** Recorded data follows **

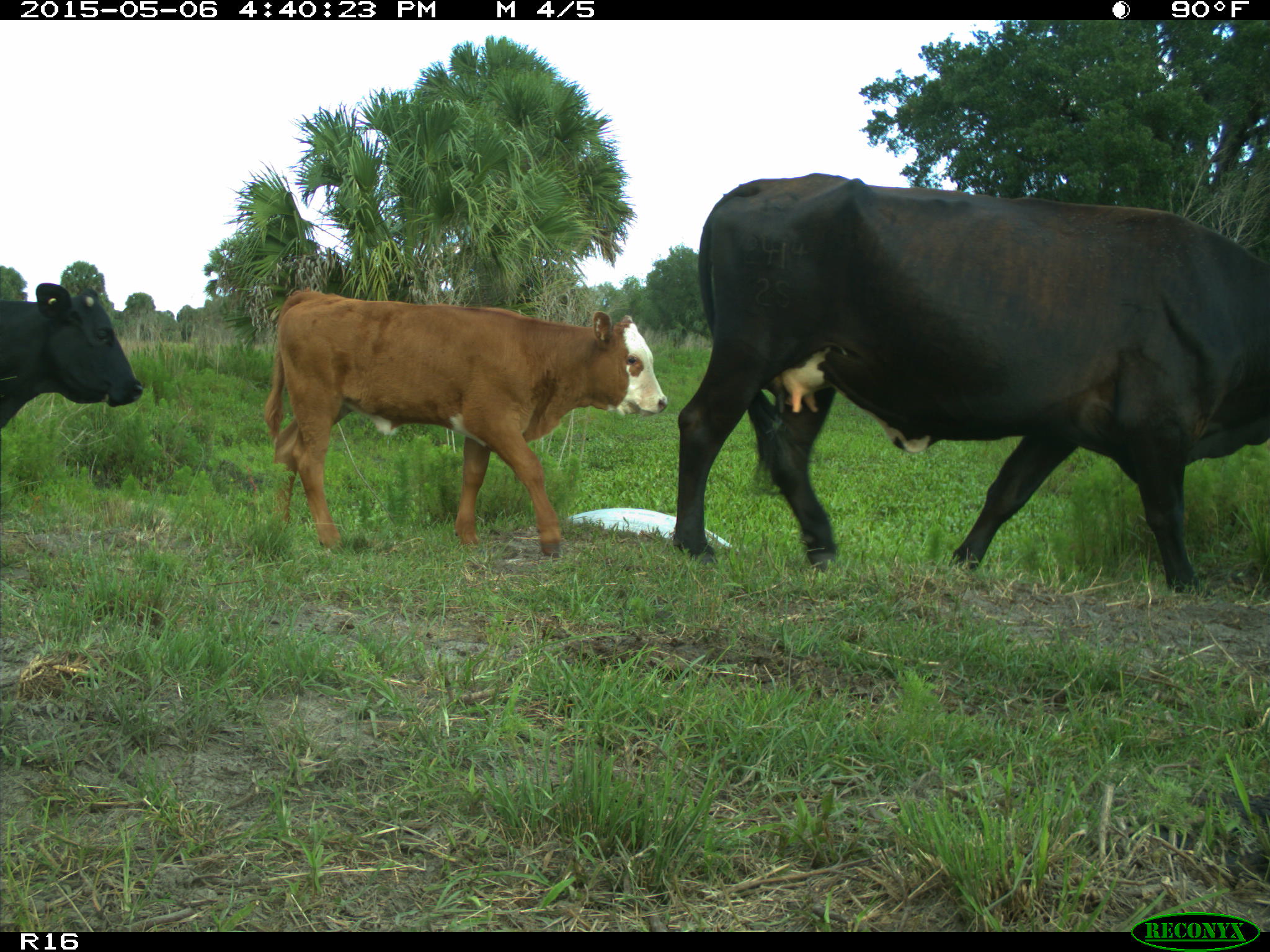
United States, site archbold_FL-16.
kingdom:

** End of Recorded data **
** Recorded data follows **

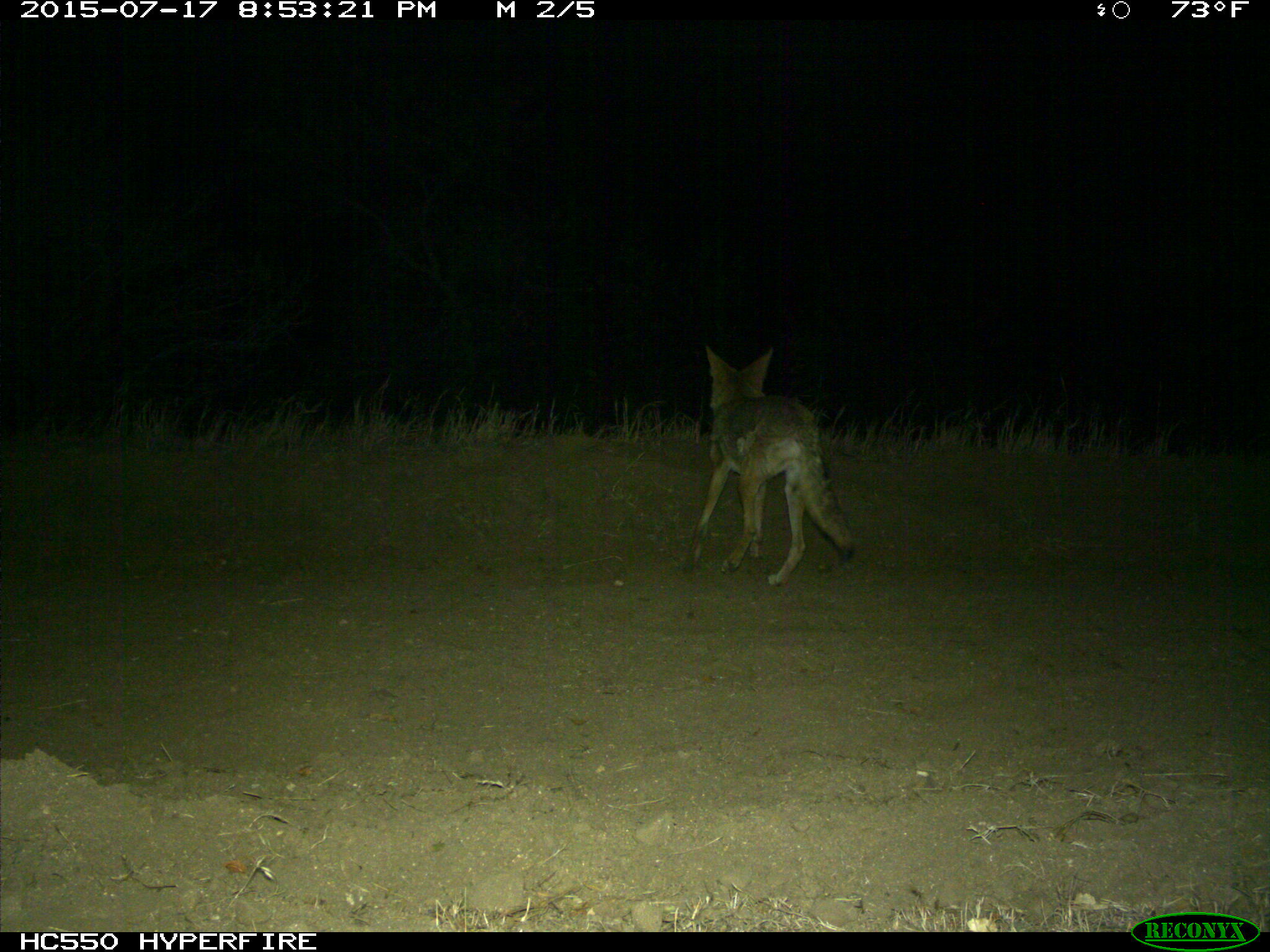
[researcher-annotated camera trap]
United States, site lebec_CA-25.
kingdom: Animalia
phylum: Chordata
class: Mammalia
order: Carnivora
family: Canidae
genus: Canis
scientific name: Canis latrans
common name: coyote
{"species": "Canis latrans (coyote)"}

** End of Recorded data **

* [Your instructions]:
Give, as a single number, the count of lines in the material above that contain the string "States".

* [Answer for the task]:
2